(Questions about scenes in images)
════

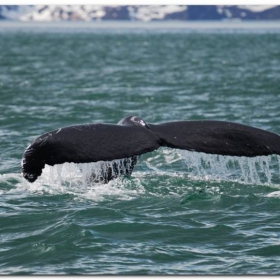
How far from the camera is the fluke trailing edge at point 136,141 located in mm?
7516

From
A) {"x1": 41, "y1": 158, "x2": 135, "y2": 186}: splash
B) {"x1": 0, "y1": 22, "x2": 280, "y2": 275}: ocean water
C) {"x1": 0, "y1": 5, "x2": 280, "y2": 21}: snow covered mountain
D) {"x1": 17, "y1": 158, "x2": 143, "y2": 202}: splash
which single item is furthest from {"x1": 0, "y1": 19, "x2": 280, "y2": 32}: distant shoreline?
{"x1": 41, "y1": 158, "x2": 135, "y2": 186}: splash

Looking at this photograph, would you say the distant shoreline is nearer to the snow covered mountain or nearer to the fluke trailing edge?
the snow covered mountain

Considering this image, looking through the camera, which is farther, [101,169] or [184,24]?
[184,24]

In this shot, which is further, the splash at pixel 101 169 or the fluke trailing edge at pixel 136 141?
the splash at pixel 101 169

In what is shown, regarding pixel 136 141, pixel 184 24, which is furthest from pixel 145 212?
pixel 184 24

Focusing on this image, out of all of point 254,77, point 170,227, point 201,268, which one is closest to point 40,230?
point 170,227

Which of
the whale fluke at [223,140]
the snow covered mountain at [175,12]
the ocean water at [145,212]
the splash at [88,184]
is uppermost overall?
the snow covered mountain at [175,12]

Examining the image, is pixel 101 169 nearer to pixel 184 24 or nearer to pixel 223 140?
pixel 223 140

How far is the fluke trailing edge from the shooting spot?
7516 millimetres

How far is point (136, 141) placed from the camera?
789 centimetres

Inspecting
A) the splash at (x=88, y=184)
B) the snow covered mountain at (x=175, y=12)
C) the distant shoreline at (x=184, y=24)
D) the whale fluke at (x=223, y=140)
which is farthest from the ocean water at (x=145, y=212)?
the distant shoreline at (x=184, y=24)

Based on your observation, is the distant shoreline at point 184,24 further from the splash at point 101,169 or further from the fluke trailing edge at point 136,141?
the fluke trailing edge at point 136,141

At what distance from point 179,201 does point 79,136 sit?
2.47 m

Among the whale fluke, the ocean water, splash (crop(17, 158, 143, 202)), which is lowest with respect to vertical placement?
the ocean water
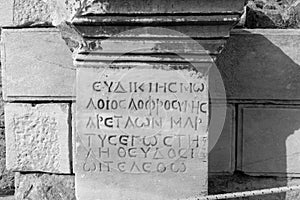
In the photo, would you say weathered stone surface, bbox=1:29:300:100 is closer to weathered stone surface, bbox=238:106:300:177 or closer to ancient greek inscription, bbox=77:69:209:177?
weathered stone surface, bbox=238:106:300:177

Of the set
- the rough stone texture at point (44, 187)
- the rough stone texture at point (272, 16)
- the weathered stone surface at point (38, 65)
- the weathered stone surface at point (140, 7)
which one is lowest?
the rough stone texture at point (44, 187)

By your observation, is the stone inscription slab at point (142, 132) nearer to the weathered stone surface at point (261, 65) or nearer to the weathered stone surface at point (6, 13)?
the weathered stone surface at point (261, 65)

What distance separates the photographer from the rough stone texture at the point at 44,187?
307cm

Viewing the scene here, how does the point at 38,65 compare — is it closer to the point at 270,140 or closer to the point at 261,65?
the point at 261,65

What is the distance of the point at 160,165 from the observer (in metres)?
2.50

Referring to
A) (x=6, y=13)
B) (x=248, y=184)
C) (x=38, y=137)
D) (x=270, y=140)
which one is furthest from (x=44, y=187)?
(x=270, y=140)

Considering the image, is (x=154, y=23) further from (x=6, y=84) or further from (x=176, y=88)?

════

Short problem -> Retype the entire listing above character for character, leaving out the pictures.

Result of the task ->
How far from the camera is the fluke trailing edge at point 136,141 located in mm?
7516

From
A) {"x1": 41, "y1": 158, "x2": 135, "y2": 186}: splash
B) {"x1": 0, "y1": 22, "x2": 280, "y2": 275}: ocean water
C) {"x1": 0, "y1": 5, "x2": 280, "y2": 21}: snow covered mountain
D) {"x1": 17, "y1": 158, "x2": 143, "y2": 202}: splash
which single item is furthest from {"x1": 0, "y1": 19, "x2": 280, "y2": 32}: distant shoreline?
{"x1": 41, "y1": 158, "x2": 135, "y2": 186}: splash

Looking at this photograph, would you say the distant shoreline is nearer to the snow covered mountain or nearer to the fluke trailing edge?
the snow covered mountain

Considering this image, looking through the camera, which is farther, [101,169] or [184,24]?
[184,24]

In this shot, which is further, the splash at pixel 101 169 or the fluke trailing edge at pixel 136 141?
the splash at pixel 101 169

In what is shown, regarding pixel 136 141, pixel 184 24, which is furthest from pixel 145 212?
pixel 184 24

Focusing on this image, out of all of point 254,77, point 170,227, point 201,268, which one is closest to point 40,230?
point 170,227

Which of
the whale fluke at [223,140]
the snow covered mountain at [175,12]
the ocean water at [145,212]
the splash at [88,184]
is uppermost overall?
the snow covered mountain at [175,12]

Examining the image, is pixel 101 169 nearer to pixel 184 24 or nearer to pixel 223 140?
pixel 223 140

How far is the fluke trailing edge from the shooting spot?
7516 millimetres

How far is point (136, 141) placed from the camera?
789 centimetres

Inspecting
A) the splash at (x=88, y=184)
B) the snow covered mountain at (x=175, y=12)
C) the distant shoreline at (x=184, y=24)
D) the whale fluke at (x=223, y=140)
which is farthest from the ocean water at (x=145, y=212)?
the distant shoreline at (x=184, y=24)

Based on your observation, is the distant shoreline at point 184,24 further from the splash at point 101,169 or further from the fluke trailing edge at point 136,141?
the fluke trailing edge at point 136,141

At what distance from point 179,201 does point 79,136 sit?
2.47 m

Among the whale fluke, the ocean water, splash (crop(17, 158, 143, 202)), which is lowest with respect to vertical placement?
the ocean water
In the photo, would you say weathered stone surface, bbox=1:29:300:100 is closer to weathered stone surface, bbox=238:106:300:177 or closer to ancient greek inscription, bbox=77:69:209:177?
weathered stone surface, bbox=238:106:300:177

Of the set
- the rough stone texture at point (44, 187)
- the rough stone texture at point (272, 16)
- the weathered stone surface at point (38, 65)
- the weathered stone surface at point (140, 7)
which one is lowest?
the rough stone texture at point (44, 187)

By your observation, is the stone inscription slab at point (142, 132) nearer to the weathered stone surface at point (261, 65) or nearer to the weathered stone surface at point (6, 13)?
the weathered stone surface at point (261, 65)

What distance separates the photographer from the rough stone texture at the point at 44,187?
307cm

Viewing the scene here, how does the point at 38,65 compare — is it closer to the point at 270,140 or closer to the point at 261,65?
the point at 261,65

What is the distance of the point at 160,165 from the observer (in metres)?
2.50

Referring to
A) (x=6, y=13)
B) (x=248, y=184)
C) (x=38, y=137)
D) (x=270, y=140)
which one is furthest from (x=44, y=187)?
(x=270, y=140)

Considering the image, is (x=154, y=23) further from (x=6, y=84) or further from (x=176, y=88)?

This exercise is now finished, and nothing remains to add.